4. What are the small events that make Dave begin to understand just how privileged he is and to grasp the reality of racial inequality? In your own life, what prompted your awareness of the diffferences between black and white and between privilege and poverty.

5. What draws Dave and Marlon together as friends—what connects them? On more than one occasion, Marlon "ices" Dave, turning away from their friendship. Does he have cause to do so?

6. What pressures does Marlon have to face that make it difficult to rise above his circumstances?

7. Dave insists that the force "isn’t some Jedi bullshit; the force I’m talking about is real, and its energies are everywhere, working on everyone." What is the "force" — is it racism, or race consciousness, or society's idea of racial difference?

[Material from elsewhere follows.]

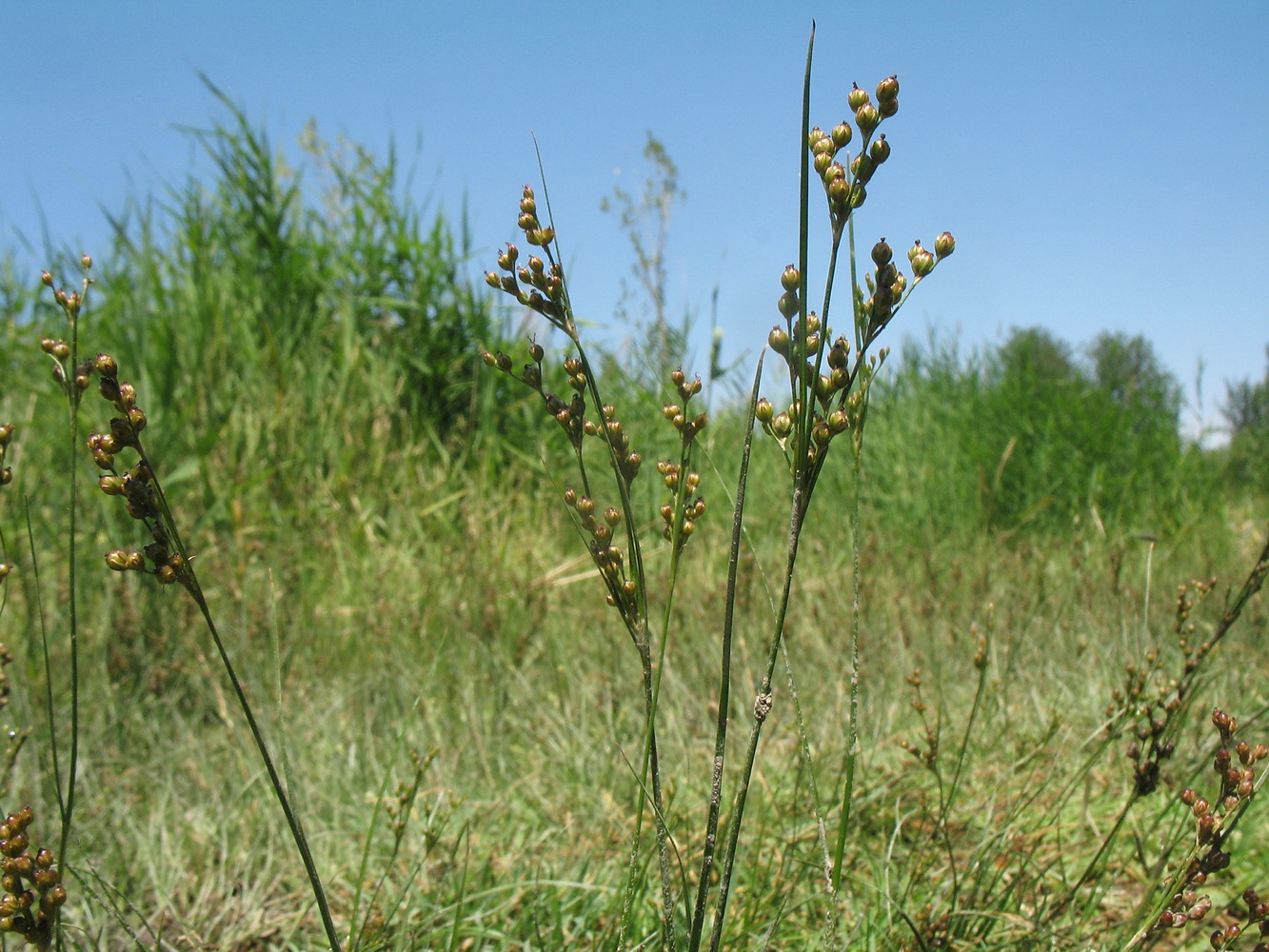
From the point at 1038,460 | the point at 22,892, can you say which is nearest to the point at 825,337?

8. "I wish I had what he has," Dave says of Marlon at one point. "All I came up with was confusion." What does Dave mean?

9. The author says much of his inspiration for Green came from the TV sit-com, Freaks and Geeks. If you're familiar with the series, what similarities do you see between the show and the novel?

10. At the end, Dave says of his and Marlon's friendship, "But the more I think about it, the more I wonder if we were meant to be shards from the start. Not just me and Mar—everyone. Look around.… The force is everywhere, prying us apart." Was their friendship doomed from the beginning to fall apart; was it's failure inevitable?

11. What's the significance of the cover art (hardcover edition)?

(Questions by LitLovers. Please feel free to use them, online and off, with attribution. Thanks.)